BEGIN Records shown

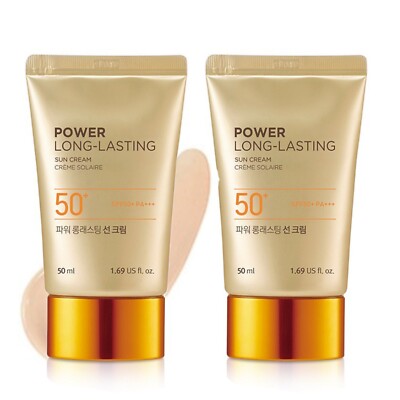 Natural Sun Eco Power Long Lasting Sunscreen 50ml 2P Face Cream SPF50 PA+++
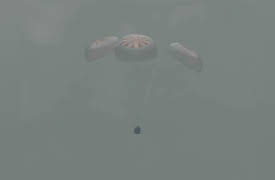 Space Launch LIVE: Splashdown Special: Space Launch LIVE: Splashdown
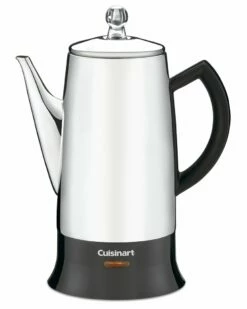Cuisinart Classic Stainless Percolator Home Kitchen Appliances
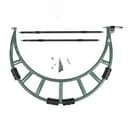 Микрометр электронный цифровой МКЦ-700 0.001 51130 Hortz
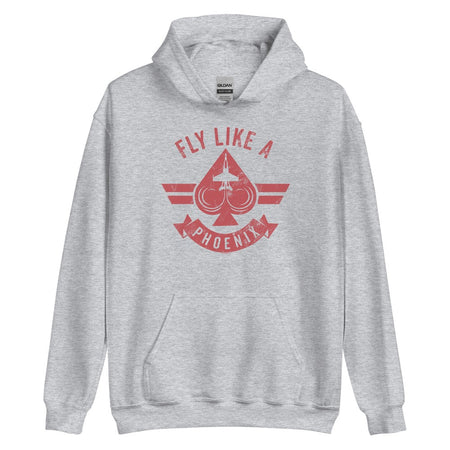 Top Gun: Maverick Fly Like A Phoenix Hooded Sweatshirt - Paramount Shop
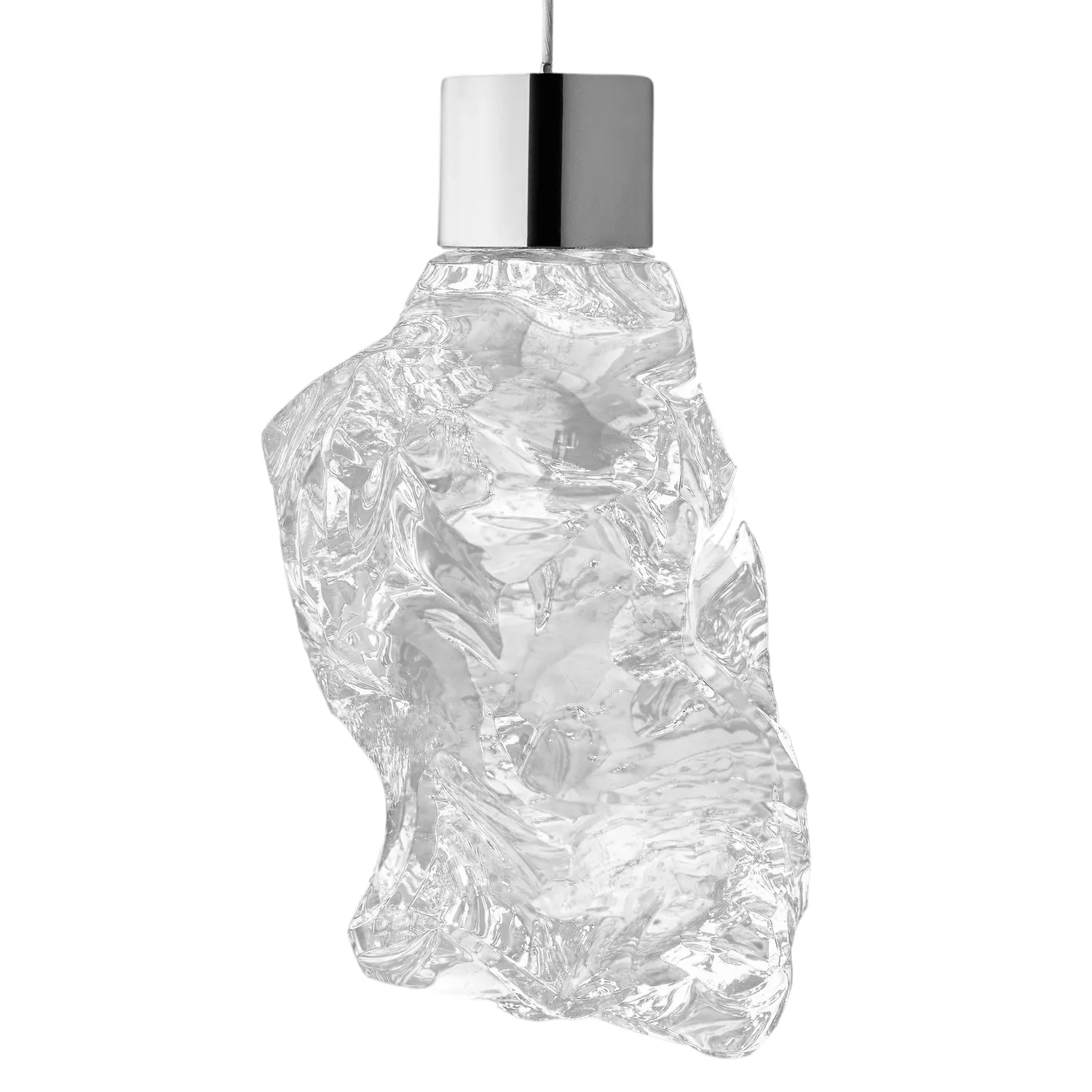 Подвес Cristallo XL LED Chrome/Clear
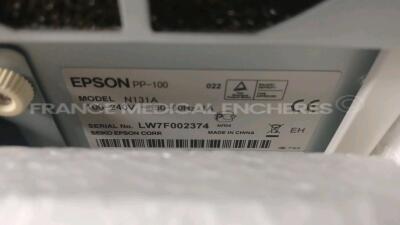 Epson Discproducer PP-100 (Powers up) *lw7f002374* - 5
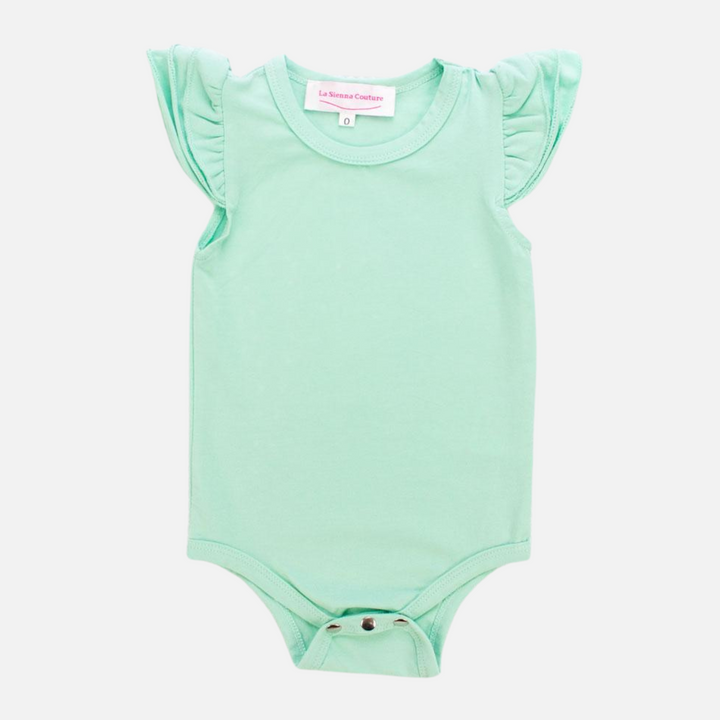 Short Sleeve Flutter - Mint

END Records shown

Prompt:
Render the listing as a JSON list of strings, one string per line, without the pictures.

Solved exercise:
[
  " Natural Sun Eco Power Long Lasting Sunscreen 50ml 2P Face Cream SPF50 PA+++",
  " Space Launch LIVE: Splashdown Special: Space Launch LIVE: Splashdown",
  "Cuisinart Classic Stainless Percolator Home Kitchen Appliances",
  " Микрометр электронный цифровой МКЦ-700 0.001 51130 Hortz",
  " Top Gun: Maverick Fly Like A Phoenix Hooded Sweatshirt - Paramount Shop",
  " Подвес Cristallo XL LED Chrome/Clear",
  " Epson Discproducer PP-100 (Powers up) *lw7f002374* - 5",
  " Short Sleeve Flutter - Mint"
]